• Source excerpt

begin

= 1899 Aylesbury by-election =

UK parliamentary by-election

The 1899 Aylesbury by-election was a parliamentary by-election held for the UK House of Commons constituency of Aylesbury in Buckinghamshire on 6 January 1899.

==Vacancy==
The vacancy was caused by the death of the sitting Liberal Unionist MP, Baron Fredinand von Rothschild at the family home which he had built, Waddesdon Manor, on 17 December 1898. Rothschild had held the Aylesbury seat since 1885, first as a Liberal but he later joined the Liberal Unionist exodus over Irish Home Rule and had sat as Liberal Unionist since 1886.

==Candidates==
===Liberal Unionists===
At first it appeared that the by-election arising from Rothschild’s death would be contested, although neither the Unionists nor the Liberals had a candidate in the field. The Liberal Unionists were reported as considering asking the Hon. Lionel Walter Rothschild, the son of the late Lord Rothschild, to be their candidate. This proposal met with Rothschild’s approval and the Liberal Unionists held a meeting at Aylesbury Town Hall on the evening of Tuesday 3 January 1899 to formally decide the issue of their candidate. The meeting was chaired by Leopold de Rothschild, the cousin and brother-in-law of the late MP. The meeting was said to be large and was attended, amongst others, by Sir Fortescue Flannery MP and Coningsby Disraeli MP. The meeting agreed to endorse Walter Rothschild as their candidate. Rothschild accepted, announcing he was opposed to Home Rule and to the proposal of the Gladstonians to abolish the House of Lords. He also said he supported the many reforms of a social character put forward by Joseph Chamberlain before his break with the Liberal Party, which now formed an integral part of the Unionist programme.

end

• Goal 1
Retype the text on the 1899 Aylesbury by-election in full, with no changes.

Rows from a dataset
begin

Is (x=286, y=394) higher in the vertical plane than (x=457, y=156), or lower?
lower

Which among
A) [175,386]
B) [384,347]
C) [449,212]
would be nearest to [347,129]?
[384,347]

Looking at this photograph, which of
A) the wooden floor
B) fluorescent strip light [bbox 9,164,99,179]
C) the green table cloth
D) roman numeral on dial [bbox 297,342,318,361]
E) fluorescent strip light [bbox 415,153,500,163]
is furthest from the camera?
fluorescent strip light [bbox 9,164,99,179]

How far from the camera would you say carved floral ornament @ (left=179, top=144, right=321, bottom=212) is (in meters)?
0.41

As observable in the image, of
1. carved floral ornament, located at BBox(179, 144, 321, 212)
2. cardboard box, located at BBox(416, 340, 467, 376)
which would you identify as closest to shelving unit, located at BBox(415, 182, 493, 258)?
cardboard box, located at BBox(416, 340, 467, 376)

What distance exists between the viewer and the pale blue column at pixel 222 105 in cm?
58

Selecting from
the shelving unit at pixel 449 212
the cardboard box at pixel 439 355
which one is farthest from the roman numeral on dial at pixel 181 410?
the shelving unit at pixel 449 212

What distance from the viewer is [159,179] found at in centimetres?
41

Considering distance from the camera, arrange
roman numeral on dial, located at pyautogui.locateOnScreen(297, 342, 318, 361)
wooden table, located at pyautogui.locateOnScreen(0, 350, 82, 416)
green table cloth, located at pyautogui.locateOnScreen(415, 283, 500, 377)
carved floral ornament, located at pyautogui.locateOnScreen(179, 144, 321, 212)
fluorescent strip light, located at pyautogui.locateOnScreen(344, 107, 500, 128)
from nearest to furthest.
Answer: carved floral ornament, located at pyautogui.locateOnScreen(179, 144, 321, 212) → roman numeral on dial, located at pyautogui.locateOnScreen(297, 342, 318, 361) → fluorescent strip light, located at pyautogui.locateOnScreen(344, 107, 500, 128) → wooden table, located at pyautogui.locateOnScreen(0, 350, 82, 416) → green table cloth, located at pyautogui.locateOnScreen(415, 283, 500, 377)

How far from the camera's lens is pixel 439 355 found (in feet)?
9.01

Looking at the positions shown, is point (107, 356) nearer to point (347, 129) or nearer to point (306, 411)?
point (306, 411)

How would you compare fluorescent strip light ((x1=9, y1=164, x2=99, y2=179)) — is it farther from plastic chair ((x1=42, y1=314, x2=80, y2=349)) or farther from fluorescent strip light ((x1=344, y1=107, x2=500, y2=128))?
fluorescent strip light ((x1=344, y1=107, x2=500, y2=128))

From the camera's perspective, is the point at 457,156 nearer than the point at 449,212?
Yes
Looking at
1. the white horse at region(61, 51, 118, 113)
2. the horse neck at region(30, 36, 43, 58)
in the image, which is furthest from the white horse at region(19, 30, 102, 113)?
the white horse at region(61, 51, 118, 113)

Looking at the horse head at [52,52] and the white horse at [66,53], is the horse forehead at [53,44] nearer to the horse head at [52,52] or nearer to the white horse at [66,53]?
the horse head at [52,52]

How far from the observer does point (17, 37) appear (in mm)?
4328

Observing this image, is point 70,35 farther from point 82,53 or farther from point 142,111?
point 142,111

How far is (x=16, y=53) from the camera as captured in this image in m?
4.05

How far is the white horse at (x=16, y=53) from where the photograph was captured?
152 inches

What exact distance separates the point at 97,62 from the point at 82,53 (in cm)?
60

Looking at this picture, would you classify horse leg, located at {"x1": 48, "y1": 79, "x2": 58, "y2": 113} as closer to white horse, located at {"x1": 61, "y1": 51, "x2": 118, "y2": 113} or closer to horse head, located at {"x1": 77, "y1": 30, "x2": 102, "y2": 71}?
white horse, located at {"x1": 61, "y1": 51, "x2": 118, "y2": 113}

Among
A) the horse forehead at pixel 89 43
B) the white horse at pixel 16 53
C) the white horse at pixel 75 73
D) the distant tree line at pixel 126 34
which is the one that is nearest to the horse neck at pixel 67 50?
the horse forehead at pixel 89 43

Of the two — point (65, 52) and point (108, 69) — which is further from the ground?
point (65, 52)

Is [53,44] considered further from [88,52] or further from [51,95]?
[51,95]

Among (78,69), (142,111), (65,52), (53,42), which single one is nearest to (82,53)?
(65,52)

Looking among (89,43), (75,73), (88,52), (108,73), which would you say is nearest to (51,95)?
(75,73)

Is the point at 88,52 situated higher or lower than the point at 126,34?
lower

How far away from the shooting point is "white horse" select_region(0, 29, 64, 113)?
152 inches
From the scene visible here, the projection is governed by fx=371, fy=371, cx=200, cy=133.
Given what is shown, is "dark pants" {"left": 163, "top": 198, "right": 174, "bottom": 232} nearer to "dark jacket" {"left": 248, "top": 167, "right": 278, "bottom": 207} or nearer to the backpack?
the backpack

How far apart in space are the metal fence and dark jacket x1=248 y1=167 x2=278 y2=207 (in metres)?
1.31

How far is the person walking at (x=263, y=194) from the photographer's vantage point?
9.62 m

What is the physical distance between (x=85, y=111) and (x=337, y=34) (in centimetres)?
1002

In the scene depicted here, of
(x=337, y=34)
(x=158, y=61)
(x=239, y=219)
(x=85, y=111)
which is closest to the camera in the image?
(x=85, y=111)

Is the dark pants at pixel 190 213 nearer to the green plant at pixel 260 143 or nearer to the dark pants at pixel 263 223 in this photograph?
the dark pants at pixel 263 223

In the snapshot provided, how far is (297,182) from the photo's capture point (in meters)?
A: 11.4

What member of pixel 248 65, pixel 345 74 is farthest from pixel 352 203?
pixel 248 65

end

• Goal 2
Echo the records word for word, beginning at the line that contains "In the snapshot" and continuing through the final line of the records.

• Worked solution 1
= 1899 Aylesbury by-election =

UK parliamentary by-election

The 1899 Aylesbury by-election was a parliamentary by-election held for the UK House of Commons constituency of Aylesbury in Buckinghamshire on 6 January 1899.

==Vacancy==
The vacancy was caused by the death of the sitting Liberal Unionist MP, Baron Fredinand von Rothschild at the family home which he had built, Waddesdon Manor, on 17 December 1898. Rothschild had held the Aylesbury seat since 1885, first as a Liberal but he later joined the Liberal Unionist exodus over Irish Home Rule and had sat as Liberal Unionist since 1886.

==Candidates==
===Liberal Unionists===
At first it appeared that the by-election arising from Rothschild’s death would be contested, although neither the Unionists nor the Liberals had a candidate in the field. The Liberal Unionists were reported as considering asking the Hon. Lionel Walter Rothschild, the son of the late Lord Rothschild, to be their candidate. This proposal met with Rothschild’s approval and the Liberal Unionists held a meeting at Aylesbury Town Hall on the evening of Tuesday 3 January 1899 to formally decide the issue of their candidate. The meeting was chaired by Leopold de Rothschild, the cousin and brother-in-law of the late MP. The meeting was said to be large and was attended, amongst others, by Sir Fortescue Flannery MP and Coningsby Disraeli MP. The meeting agreed to endorse Walter Rothschild as their candidate. Rothschild accepted, announcing he was opposed to Home Rule and to the proposal of the Gladstonians to abolish the House of Lords. He also said he supported the many reforms of a social character put forward by Joseph Chamberlain before his break with the Liberal Party, which now formed an integral part of the Unionist programme.

• Worked solution 2
In the snapshot provided, how far is (297,182) from the photo's capture point (in meters)?
A: 11.4

What member of pixel 248 65, pixel 345 74 is farthest from pixel 352 203?
pixel 248 65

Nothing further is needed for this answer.